The bankruptcy price is primarily calculated using:

$$ B = \left( \frac{\text{Collateral}}{\text{Position Notional}} \right) \times \text{Buffer Factor}

$$

Where:

  • Buffer Factor is a multiplier (e.g., 1.005 for long positions) applied to set the liquidation price slightly beyond the actual bankruptcy price, mitigating risks and covering potential slippage costs during liquidation.

Summary

By using these formulas, the system calculates liquidation prices dynamically based on the position type (long or short) and contract type (linear or inverse). Liquidators are incentivized through a buffer margin, while the insurance fund supports the system stability in cases of insolvency. This framework provides a balanced approach to ensure protocol resilience and fairness during market downturns.

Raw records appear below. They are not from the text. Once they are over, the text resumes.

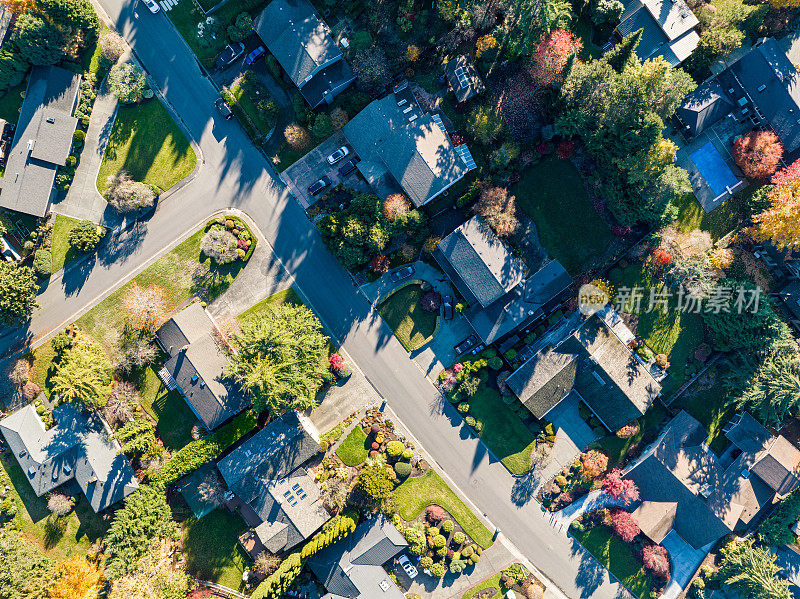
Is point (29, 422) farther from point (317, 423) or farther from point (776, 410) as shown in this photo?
Answer: point (776, 410)

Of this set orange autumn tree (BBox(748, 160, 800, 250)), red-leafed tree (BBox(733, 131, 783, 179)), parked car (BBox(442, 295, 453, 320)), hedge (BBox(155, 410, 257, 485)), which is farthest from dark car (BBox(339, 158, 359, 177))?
orange autumn tree (BBox(748, 160, 800, 250))

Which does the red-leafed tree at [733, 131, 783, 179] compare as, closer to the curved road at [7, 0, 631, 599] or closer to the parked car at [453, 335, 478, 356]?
the parked car at [453, 335, 478, 356]

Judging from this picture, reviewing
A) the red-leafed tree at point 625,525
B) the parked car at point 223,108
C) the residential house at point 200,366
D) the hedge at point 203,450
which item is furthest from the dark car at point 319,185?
the red-leafed tree at point 625,525

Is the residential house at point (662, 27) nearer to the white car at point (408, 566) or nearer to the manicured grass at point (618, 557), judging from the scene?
the manicured grass at point (618, 557)

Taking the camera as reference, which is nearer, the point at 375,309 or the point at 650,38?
the point at 650,38

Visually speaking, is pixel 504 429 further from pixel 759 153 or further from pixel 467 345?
pixel 759 153

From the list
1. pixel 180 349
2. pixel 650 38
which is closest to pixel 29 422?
pixel 180 349

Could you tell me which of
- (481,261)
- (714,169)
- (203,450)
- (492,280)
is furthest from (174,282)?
(714,169)
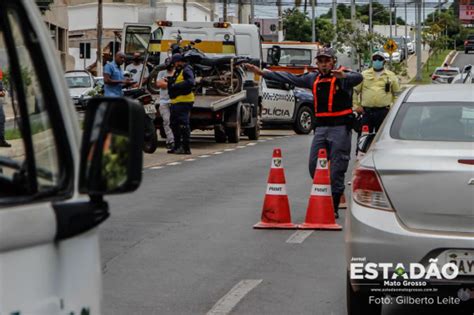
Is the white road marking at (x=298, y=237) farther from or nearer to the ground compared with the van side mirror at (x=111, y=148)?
nearer to the ground

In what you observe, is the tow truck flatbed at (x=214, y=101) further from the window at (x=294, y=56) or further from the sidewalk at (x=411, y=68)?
the sidewalk at (x=411, y=68)

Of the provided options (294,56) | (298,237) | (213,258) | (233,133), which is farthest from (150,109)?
(294,56)

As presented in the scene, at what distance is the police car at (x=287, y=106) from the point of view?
111 feet

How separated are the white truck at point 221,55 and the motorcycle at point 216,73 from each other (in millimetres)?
177

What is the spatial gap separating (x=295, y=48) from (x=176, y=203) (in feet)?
93.0

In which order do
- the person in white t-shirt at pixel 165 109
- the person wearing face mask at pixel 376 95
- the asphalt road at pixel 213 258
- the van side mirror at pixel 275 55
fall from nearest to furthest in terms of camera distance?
the asphalt road at pixel 213 258 < the person wearing face mask at pixel 376 95 < the person in white t-shirt at pixel 165 109 < the van side mirror at pixel 275 55

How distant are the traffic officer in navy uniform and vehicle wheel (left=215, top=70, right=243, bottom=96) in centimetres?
1336

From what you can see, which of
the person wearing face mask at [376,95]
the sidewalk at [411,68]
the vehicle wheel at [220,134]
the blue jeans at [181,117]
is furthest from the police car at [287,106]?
the sidewalk at [411,68]

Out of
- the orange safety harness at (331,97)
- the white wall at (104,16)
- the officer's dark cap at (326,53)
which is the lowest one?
the orange safety harness at (331,97)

In addition to the hard hand-brake liquidation price, the maintenance margin is half of the initial margin and triggers incremental liquidations of 20% of the position.

Liquidation Process

Step-by-Step Liquidation

  1. Trigger: When a user’s margin falls below the required maintenance level, the system marks the position for liquidation.
  2. Selection: Perps are presumed to be the most liquid and sold first, then futures, then short options are covered. If there are off-setting positions the net-delta of the address in that collateral and contract series will be reduced closer to 0.
  3. Execution: Liquidation by default goes to the on-chain orderbook, which depending on AMM depth, could become know as the wood chipper by users. In the future it may be possible to flash a dutch auction starting at the maintenance price until the bankruptcy price for channel traders to single-sign a trade with the liquidation flag and front-run the AMM, which could greatly improve price execution.

Insurance Fund Intervention

When liquidators liquidate positions, the insurance fund steps in as follows:

  1. Draws from Insurance Fund: If an account is insolvent (i.e., liabilities exceed collateral), funds from the insurance fund are deployed to cover the deficit.
  2. Socializes Losses: If the insurance fund is depleted, the system socializes losses across all positions based on the proportion of uPNL.

Final Defense Mechanisms

  • Insolvent Accounts: For accounts with insufficient USDC or collateral, the insurance fund provides additional liquidity to ensure that liquidators are compensated and the protocol remains solvent.
  • Socialization of Losses: In extreme cases where the insurance fund is insufficient, losses are socialized across all positive balances, reducing each stakeholder’s balance proportionally to cover the deficit.

The insurance fund thus plays a crucial role in maintaining protocol stability and protecting the system from cascading failures during adverse market conditions.